Scene-based reasoning entries

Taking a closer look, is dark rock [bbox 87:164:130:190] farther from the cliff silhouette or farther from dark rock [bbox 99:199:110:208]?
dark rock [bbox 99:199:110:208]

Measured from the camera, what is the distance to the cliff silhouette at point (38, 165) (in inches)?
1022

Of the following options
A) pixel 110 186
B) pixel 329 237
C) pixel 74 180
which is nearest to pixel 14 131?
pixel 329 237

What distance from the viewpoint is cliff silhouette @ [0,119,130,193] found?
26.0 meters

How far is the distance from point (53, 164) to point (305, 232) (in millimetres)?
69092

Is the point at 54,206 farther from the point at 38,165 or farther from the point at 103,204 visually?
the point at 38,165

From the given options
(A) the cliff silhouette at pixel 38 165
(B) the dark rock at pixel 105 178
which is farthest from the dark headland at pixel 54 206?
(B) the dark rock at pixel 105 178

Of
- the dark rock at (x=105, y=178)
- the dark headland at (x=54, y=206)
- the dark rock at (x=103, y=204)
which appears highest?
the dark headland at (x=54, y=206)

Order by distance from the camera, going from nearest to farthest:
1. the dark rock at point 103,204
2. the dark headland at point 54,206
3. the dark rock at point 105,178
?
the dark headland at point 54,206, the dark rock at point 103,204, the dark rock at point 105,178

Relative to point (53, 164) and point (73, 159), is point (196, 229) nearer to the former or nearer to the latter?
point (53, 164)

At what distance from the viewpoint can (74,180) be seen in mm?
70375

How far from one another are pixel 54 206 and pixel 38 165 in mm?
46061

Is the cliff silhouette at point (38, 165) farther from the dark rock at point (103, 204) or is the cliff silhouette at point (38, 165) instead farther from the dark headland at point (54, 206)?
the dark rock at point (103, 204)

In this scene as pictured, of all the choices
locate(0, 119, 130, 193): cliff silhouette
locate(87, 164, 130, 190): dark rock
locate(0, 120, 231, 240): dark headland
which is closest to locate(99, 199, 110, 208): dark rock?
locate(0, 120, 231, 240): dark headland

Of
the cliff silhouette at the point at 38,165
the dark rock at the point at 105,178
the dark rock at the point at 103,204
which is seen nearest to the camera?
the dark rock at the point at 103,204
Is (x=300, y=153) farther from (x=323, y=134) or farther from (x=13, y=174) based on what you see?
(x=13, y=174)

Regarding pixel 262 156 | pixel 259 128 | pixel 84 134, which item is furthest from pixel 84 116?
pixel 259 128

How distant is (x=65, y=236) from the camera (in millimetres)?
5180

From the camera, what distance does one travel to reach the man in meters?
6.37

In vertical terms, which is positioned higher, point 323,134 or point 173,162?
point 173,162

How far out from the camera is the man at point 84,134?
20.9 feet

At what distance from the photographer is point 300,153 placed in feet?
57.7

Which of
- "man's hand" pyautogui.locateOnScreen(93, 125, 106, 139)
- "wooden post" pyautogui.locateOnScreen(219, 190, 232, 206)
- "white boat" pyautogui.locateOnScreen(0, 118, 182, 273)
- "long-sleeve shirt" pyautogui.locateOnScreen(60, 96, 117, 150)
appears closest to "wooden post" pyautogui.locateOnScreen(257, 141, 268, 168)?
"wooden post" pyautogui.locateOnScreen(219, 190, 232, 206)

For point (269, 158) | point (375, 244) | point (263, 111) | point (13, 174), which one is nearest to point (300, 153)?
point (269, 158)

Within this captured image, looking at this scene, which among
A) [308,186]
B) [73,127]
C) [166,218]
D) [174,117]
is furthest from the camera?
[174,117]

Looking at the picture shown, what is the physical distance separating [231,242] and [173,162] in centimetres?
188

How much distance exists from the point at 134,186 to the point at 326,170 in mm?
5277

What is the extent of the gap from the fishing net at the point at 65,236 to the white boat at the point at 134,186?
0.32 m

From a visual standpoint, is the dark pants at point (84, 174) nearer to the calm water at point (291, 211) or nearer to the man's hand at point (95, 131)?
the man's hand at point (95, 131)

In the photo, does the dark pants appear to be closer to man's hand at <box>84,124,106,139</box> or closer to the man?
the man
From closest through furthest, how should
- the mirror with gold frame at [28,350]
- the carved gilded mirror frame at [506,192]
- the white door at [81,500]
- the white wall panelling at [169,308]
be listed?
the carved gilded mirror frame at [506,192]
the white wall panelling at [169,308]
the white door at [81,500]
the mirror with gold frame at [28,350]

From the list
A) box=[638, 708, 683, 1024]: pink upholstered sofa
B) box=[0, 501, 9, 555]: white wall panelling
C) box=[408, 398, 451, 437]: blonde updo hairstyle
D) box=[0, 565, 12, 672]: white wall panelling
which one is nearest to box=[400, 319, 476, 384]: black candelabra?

# GIVEN INSTRUCTION:
Give every line from the one containing "In the photo, does" down to the end of the entries as a JSON list of strings, one string per line, leaving out blank lines.

# TASK OUTPUT:
[
  "In the photo, does the dark pants appear to be closer to man's hand at <box>84,124,106,139</box> or closer to the man?",
  "the man",
  "From closest through furthest, how should",
  "- the mirror with gold frame at [28,350]",
  "- the carved gilded mirror frame at [506,192]",
  "- the white door at [81,500]",
  "- the white wall panelling at [169,308]",
  "be listed?",
  "the carved gilded mirror frame at [506,192]",
  "the white wall panelling at [169,308]",
  "the white door at [81,500]",
  "the mirror with gold frame at [28,350]",
  "From the list",
  "A) box=[638, 708, 683, 1024]: pink upholstered sofa",
  "B) box=[0, 501, 9, 555]: white wall panelling",
  "C) box=[408, 398, 451, 437]: blonde updo hairstyle",
  "D) box=[0, 565, 12, 672]: white wall panelling",
  "which one is nearest to box=[400, 319, 476, 384]: black candelabra?"
]